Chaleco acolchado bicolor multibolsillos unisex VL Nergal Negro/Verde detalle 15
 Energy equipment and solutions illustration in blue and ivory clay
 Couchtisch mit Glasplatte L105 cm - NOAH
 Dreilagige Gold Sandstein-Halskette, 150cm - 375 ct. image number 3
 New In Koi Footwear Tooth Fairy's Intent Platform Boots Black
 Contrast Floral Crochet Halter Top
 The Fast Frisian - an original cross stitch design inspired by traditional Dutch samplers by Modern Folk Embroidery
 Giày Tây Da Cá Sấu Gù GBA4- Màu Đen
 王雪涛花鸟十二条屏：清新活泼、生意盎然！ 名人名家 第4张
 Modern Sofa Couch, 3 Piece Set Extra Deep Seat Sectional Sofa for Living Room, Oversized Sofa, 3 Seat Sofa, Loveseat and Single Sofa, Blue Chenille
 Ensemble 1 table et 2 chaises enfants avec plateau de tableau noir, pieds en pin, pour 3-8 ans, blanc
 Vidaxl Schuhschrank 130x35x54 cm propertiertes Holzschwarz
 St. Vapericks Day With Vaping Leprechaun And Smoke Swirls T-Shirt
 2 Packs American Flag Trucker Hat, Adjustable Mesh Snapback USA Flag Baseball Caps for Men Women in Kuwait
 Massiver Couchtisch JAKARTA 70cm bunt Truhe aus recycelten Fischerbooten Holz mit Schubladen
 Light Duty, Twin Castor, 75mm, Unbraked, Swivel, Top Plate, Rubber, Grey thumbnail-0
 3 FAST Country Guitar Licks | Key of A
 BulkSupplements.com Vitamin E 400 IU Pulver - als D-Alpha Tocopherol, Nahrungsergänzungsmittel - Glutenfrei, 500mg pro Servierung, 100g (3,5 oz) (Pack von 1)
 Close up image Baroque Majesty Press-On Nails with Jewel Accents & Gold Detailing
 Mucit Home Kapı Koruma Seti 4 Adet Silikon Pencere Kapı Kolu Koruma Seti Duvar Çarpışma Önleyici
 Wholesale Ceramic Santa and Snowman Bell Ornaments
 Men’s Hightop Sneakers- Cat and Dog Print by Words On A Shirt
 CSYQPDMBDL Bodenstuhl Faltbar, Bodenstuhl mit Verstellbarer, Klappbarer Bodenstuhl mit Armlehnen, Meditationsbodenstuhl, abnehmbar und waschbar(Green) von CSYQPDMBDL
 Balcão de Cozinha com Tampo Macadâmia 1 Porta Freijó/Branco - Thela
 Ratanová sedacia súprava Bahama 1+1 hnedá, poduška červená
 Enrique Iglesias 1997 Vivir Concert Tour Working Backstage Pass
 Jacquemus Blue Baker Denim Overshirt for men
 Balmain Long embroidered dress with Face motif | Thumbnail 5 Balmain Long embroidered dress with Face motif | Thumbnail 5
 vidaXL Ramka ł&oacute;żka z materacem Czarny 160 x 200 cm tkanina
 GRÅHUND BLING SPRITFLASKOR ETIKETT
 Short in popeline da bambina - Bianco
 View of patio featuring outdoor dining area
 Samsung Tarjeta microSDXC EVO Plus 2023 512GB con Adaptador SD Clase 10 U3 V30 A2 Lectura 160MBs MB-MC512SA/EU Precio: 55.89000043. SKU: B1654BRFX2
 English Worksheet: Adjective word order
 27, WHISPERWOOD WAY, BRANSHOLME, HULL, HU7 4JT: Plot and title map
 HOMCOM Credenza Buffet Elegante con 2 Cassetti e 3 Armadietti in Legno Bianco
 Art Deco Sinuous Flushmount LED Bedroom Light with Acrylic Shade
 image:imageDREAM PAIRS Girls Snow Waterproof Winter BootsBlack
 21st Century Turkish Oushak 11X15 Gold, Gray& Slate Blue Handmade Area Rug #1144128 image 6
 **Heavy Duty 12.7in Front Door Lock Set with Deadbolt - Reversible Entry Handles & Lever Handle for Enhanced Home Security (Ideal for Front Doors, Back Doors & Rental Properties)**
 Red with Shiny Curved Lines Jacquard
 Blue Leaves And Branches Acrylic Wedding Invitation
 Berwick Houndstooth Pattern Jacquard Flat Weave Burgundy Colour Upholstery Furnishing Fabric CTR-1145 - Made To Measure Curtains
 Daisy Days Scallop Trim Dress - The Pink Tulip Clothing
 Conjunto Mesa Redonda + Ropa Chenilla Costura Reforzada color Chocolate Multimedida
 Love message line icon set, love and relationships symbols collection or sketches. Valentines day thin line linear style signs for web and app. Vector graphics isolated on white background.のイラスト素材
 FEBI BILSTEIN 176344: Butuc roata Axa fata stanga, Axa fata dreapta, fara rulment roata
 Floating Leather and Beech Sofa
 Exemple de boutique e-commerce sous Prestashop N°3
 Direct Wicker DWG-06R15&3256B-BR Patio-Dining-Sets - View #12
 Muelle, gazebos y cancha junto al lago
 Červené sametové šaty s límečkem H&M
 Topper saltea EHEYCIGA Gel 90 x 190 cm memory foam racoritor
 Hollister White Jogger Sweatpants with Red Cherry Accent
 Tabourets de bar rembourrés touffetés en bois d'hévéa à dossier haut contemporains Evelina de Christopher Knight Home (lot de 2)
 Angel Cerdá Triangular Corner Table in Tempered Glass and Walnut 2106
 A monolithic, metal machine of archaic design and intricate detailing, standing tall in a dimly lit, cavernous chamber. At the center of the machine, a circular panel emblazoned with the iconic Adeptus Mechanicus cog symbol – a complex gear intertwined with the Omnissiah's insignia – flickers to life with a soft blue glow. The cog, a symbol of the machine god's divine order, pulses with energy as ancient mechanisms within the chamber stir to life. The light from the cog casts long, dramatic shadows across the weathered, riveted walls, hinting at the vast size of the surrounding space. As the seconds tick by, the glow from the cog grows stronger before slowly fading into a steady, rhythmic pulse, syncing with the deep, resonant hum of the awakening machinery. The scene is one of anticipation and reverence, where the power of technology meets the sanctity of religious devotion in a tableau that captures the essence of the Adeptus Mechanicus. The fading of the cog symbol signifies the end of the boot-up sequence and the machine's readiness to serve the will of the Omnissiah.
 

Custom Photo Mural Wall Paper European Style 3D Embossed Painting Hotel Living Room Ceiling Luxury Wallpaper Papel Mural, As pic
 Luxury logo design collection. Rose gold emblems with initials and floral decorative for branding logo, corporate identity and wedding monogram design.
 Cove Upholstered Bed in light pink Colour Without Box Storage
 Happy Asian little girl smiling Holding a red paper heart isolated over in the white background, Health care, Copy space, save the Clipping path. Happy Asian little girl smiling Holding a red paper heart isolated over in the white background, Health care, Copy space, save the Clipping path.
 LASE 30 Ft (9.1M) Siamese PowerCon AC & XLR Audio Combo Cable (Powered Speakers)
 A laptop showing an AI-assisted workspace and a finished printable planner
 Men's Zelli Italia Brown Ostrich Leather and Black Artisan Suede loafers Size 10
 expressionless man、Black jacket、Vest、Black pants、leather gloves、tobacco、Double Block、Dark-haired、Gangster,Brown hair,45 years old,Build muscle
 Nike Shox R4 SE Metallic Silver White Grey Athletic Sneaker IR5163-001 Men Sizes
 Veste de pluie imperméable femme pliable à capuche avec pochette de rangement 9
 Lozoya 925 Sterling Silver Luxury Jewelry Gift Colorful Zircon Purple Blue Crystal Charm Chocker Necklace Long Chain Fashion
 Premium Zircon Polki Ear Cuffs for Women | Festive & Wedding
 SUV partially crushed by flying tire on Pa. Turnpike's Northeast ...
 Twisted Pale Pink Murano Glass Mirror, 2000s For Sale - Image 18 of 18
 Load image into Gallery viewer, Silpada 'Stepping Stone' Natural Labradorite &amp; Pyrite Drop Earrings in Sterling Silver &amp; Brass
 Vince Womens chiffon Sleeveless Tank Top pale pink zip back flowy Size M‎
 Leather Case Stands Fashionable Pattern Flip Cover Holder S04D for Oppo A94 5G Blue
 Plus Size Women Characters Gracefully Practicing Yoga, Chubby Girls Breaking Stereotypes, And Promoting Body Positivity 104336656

----

Your goal ::
Extract from the listing above the lines between the line containing "Couchtisch mit Glasplatte L105 cm - NOAH" and the line containing "Thumbnail 5 Balmain", keeping both of those lines. Output nothing else.

Task answer ::
 Couchtisch mit Glasplatte L105 cm - NOAH
 Dreilagige Gold Sandstein-Halskette, 150cm - 375 ct. image number 3
 New In Koi Footwear Tooth Fairy's Intent Platform Boots Black
 Contrast Floral Crochet Halter Top
 The Fast Frisian - an original cross stitch design inspired by traditional Dutch samplers by Modern Folk Embroidery
 Giày Tây Da Cá Sấu Gù GBA4- Màu Đen
 王雪涛花鸟十二条屏：清新活泼、生意盎然！ 名人名家 第4张
 Modern Sofa Couch, 3 Piece Set Extra Deep Seat Sectional Sofa for Living Room, Oversized Sofa, 3 Seat Sofa, Loveseat and Single Sofa, Blue Chenille
 Ensemble 1 table et 2 chaises enfants avec plateau de tableau noir, pieds en pin, pour 3-8 ans, blanc
 Vidaxl Schuhschrank 130x35x54 cm propertiertes Holzschwarz
 St. Vapericks Day With Vaping Leprechaun And Smoke Swirls T-Shirt
 2 Packs American Flag Trucker Hat, Adjustable Mesh Snapback USA Flag Baseball Caps for Men Women in Kuwait
 Massiver Couchtisch JAKARTA 70cm bunt Truhe aus recycelten Fischerbooten Holz mit Schubladen
 Light Duty, Twin Castor, 75mm, Unbraked, Swivel, Top Plate, Rubber, Grey thumbnail-0
 3 FAST Country Guitar Licks | Key of A
 BulkSupplements.com Vitamin E 400 IU Pulver - als D-Alpha Tocopherol, Nahrungsergänzungsmittel - Glutenfrei, 500mg pro Servierung, 100g (3,5 oz) (Pack von 1)
 Close up image Baroque Majesty Press-On Nails with Jewel Accents & Gold Detailing
 Mucit Home Kapı Koruma Seti 4 Adet Silikon Pencere Kapı Kolu Koruma Seti Duvar Çarpışma Önleyici
 Wholesale Ceramic Santa and Snowman Bell Ornaments
 Men’s Hightop Sneakers- Cat and Dog Print by Words On A Shirt
 CSYQPDMBDL Bodenstuhl Faltbar, Bodenstuhl mit Verstellbarer, Klappbarer Bodenstuhl mit Armlehnen, Meditationsbodenstuhl, abnehmbar und waschbar(Green) von CSYQPDMBDL
 Balcão de Cozinha com Tampo Macadâmia 1 Porta Freijó/Branco - Thela
 Ratanová sedacia súprava Bahama 1+1 hnedá, poduška červená
 Enrique Iglesias 1997 Vivir Concert Tour Working Backstage Pass
 Jacquemus Blue Baker Denim Overshirt for men
 Balmain Long embroidered dress with Face motif | Thumbnail 5 Balmain Long embroidered dress with Face motif | Thumbnail 5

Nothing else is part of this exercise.